In a previous blogpost we discussed how reticulate handles NA’s when converting R data.frame columns into pandas data.frames.

Turns out we missed one important point that came up when implementing #1439. When converting R data.frames to Pandas data.frames and back, we know that each column is (or at least in most cases) supposed to be a Pandas Series (AKA Numpy array) when in Python and a atomic R vector in R. Meaning that columns elements are homogeneous, in the sense that all elements have the same data type. In Pandas that’s not always true, because it’s common to represent string columns with ‘object’ data types, that can actually have mixed data types. In R, that’s also not always true because of list columns. But the point is, we know that we almost surely wants to simplify the column to a single data type if that’s possible.

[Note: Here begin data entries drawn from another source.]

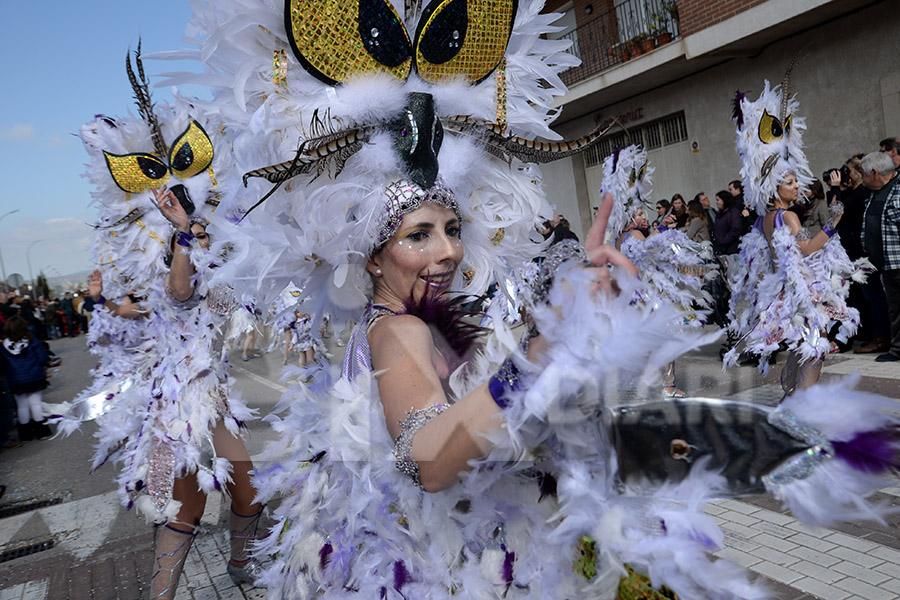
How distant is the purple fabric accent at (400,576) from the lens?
162cm

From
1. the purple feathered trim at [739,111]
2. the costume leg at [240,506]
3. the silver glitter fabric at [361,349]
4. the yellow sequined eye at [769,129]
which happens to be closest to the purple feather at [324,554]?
the silver glitter fabric at [361,349]

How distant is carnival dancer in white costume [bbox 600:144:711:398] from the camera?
688 cm

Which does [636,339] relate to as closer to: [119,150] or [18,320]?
[119,150]

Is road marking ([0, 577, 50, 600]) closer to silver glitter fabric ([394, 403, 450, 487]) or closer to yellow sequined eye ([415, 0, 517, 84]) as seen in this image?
silver glitter fabric ([394, 403, 450, 487])

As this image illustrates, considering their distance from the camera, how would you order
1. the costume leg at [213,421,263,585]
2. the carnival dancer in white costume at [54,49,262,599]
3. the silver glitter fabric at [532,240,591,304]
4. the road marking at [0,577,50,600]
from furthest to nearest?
the road marking at [0,577,50,600] → the costume leg at [213,421,263,585] → the carnival dancer in white costume at [54,49,262,599] → the silver glitter fabric at [532,240,591,304]

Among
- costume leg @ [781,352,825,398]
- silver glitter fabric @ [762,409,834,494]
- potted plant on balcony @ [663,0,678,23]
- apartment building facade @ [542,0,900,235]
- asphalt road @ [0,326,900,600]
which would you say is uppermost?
potted plant on balcony @ [663,0,678,23]

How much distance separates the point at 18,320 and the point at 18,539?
5.77 metres

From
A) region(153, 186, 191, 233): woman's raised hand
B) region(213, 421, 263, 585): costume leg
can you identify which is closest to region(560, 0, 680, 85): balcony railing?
region(153, 186, 191, 233): woman's raised hand

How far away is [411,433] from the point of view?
138 centimetres

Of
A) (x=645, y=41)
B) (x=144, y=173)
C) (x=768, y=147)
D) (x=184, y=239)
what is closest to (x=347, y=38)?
(x=184, y=239)

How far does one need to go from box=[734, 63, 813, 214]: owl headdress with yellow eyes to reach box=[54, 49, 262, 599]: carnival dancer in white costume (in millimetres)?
4374

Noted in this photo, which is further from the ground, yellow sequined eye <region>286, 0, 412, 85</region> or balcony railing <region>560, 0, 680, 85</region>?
balcony railing <region>560, 0, 680, 85</region>

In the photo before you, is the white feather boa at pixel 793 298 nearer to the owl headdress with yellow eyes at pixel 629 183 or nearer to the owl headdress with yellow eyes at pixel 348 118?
the owl headdress with yellow eyes at pixel 629 183

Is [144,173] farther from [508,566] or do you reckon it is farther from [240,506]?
[508,566]
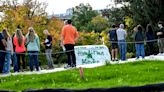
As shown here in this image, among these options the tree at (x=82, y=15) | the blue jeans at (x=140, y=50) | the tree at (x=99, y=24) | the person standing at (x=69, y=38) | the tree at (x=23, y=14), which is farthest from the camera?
the tree at (x=82, y=15)

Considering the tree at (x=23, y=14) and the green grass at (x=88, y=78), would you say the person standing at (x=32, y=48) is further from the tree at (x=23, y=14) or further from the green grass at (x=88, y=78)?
the tree at (x=23, y=14)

However, there’s another scenario that reticulate must think about NAs. That’s the case when converting R atomic vectors into Python objects. When outside of the data.frames context, reticulate converts R atomic vectors to Python lists. When casting back Python lists into R, we simplify that list if it has homogeneous data types into an atomic vector. For example:

library(reticulate)
x <- r_to_py(1:10)
x
[1, 2, 3, 4, 5, 6, 7, 8, 9, 10]
py_to_r(x)
 [1]  1  2  3  4  5  6  7  8  9 10

Both casting to a Python list and simplifying when back to R are very useful in practical situations. Without them, most reticulate codebases would live with a bunch of as.list, as.numeric, as.character calls all the time. One could argue that this is safer alternative, but it’s also too late to change this behavior.

What happens then if the R atomic vector includes NA’s?

r_to_py(c(NA, TRUE, FALSE))
[True, True, False]
r_to_py(c(NA_integer_, 1:5))
[-2147483648, 1, 2, 3, 4, 5]
r_to_py(c(NA_real_, 0.1, 0.2))
[nan, 0.1, 0.2]
r_to_py(c(NA_character_, "hello", "world"))
['NA', 'hello', 'world']

Python doesn’t have a built-in NA value, and reticulate doesn’t do anything to make sure that R NAs are correctly represented in Python. For 3 types of atomic vectors reticulate destroys the NA information when representing the value in Python, which is really unexpected for users - see issue #197.

One possibility is to replace NAs. with None in the resulting Python list, so for example, we would have:

r_to_py(c(NA, TRUE, FALSE))
#> [None, True, False]

IMO this is a good enough alternative. However, it’s ambiguous to:

r_to_py(list(NULL, TRUE, FALSE))
[None, True, False]

And it also breaks py_to_r simplification rules, so the round trip would result in:

x <- r_to_py(c(NA, TRUE, FALSE))
py_to_r(x)

#> [[1]]
#> NULL
#> 
#> [[2]]
#> [1] TRUE
#> 
#> [[3]]
#> [1] FALSE

Ok, we could cause this to simplify into a logical vector if we detect it’s homegenous except for the None, but then, what should we do with:

py_run_string("[None, None]") # Should this become a logical vector?

Also are we OK with breaking the round trip casts of list(NULL, TRUE, FALSE)?